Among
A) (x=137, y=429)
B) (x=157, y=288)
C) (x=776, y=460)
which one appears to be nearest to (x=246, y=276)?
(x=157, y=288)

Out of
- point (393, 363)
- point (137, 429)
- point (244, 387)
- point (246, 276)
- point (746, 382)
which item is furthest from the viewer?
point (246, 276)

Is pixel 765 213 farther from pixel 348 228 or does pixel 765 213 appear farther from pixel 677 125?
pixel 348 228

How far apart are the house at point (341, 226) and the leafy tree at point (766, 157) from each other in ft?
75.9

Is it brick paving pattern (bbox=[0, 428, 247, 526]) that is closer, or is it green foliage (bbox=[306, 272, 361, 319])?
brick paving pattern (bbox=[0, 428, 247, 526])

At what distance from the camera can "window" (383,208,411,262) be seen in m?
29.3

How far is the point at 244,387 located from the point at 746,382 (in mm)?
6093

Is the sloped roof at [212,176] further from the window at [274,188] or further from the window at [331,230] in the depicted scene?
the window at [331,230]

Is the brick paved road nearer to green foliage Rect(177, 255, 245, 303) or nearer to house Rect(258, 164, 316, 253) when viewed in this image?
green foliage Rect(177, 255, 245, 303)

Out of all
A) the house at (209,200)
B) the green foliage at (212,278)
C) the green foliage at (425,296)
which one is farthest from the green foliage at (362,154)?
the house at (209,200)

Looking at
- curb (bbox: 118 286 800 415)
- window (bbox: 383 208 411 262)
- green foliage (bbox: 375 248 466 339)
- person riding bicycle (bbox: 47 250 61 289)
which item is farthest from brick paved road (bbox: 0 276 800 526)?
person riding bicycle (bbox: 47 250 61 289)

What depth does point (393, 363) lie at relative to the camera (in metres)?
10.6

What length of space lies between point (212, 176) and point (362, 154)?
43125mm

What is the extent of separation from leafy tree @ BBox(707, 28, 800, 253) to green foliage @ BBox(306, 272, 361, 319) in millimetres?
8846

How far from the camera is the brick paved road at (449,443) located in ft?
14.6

## EXERCISE DESCRIPTION
Rewrite all of the rows above, changing every "brick paved road" to "paved street" and leaving everything else as it is.

## OUTPUT OF THE TASK
Among
A) (x=137, y=429)
B) (x=157, y=288)
C) (x=776, y=460)
which one appears to be nearest to (x=246, y=276)?
(x=157, y=288)

Out of
- point (393, 363)
- point (137, 429)
- point (244, 387)
- point (246, 276)
- point (746, 382)
which item is furthest from the viewer?
point (246, 276)

Is pixel 765 213 farther from pixel 348 228 or does pixel 765 213 appear farther from pixel 677 125?
pixel 348 228

How far apart are the house at point (341, 226) and the leafy tree at point (766, 157) from each other in ft?
75.9

Is it brick paving pattern (bbox=[0, 428, 247, 526]) that is closer, or is it green foliage (bbox=[306, 272, 361, 319])?
brick paving pattern (bbox=[0, 428, 247, 526])

At what distance from the camera can "window" (383,208,411,262) be seen in m?
29.3

How far is the point at 244,387 located from the point at 746,382 (in mm)?
6093

Is the sloped roof at [212,176] further from the window at [274,188] or further from the window at [331,230] in the depicted scene?
the window at [331,230]

Is the paved street nearer to green foliage Rect(177, 255, 245, 303) or nearer to house Rect(258, 164, 316, 253) when viewed in this image?
green foliage Rect(177, 255, 245, 303)

Out of all
A) the house at (209,200)
B) the green foliage at (212,278)
C) the green foliage at (425,296)
which one is farthest from the green foliage at (362,154)?
the house at (209,200)

Looking at
- curb (bbox: 118 286 800 415)
- window (bbox: 383 208 411 262)
- green foliage (bbox: 375 248 466 339)
- person riding bicycle (bbox: 47 250 61 289)
which item is farthest from paved street (bbox: 0 276 800 526)?
person riding bicycle (bbox: 47 250 61 289)

What depth does point (393, 363) lie at relative to the camera (in metres)?
10.6

What length of space lies between point (212, 176) and point (362, 154)?
43125mm

What is the extent of separation from leafy tree @ BBox(707, 28, 800, 253) to green foliage @ BBox(306, 272, 361, 319) in millimetres?
8846

How far from the camera is the paved street at (449,443) located in ft?
14.6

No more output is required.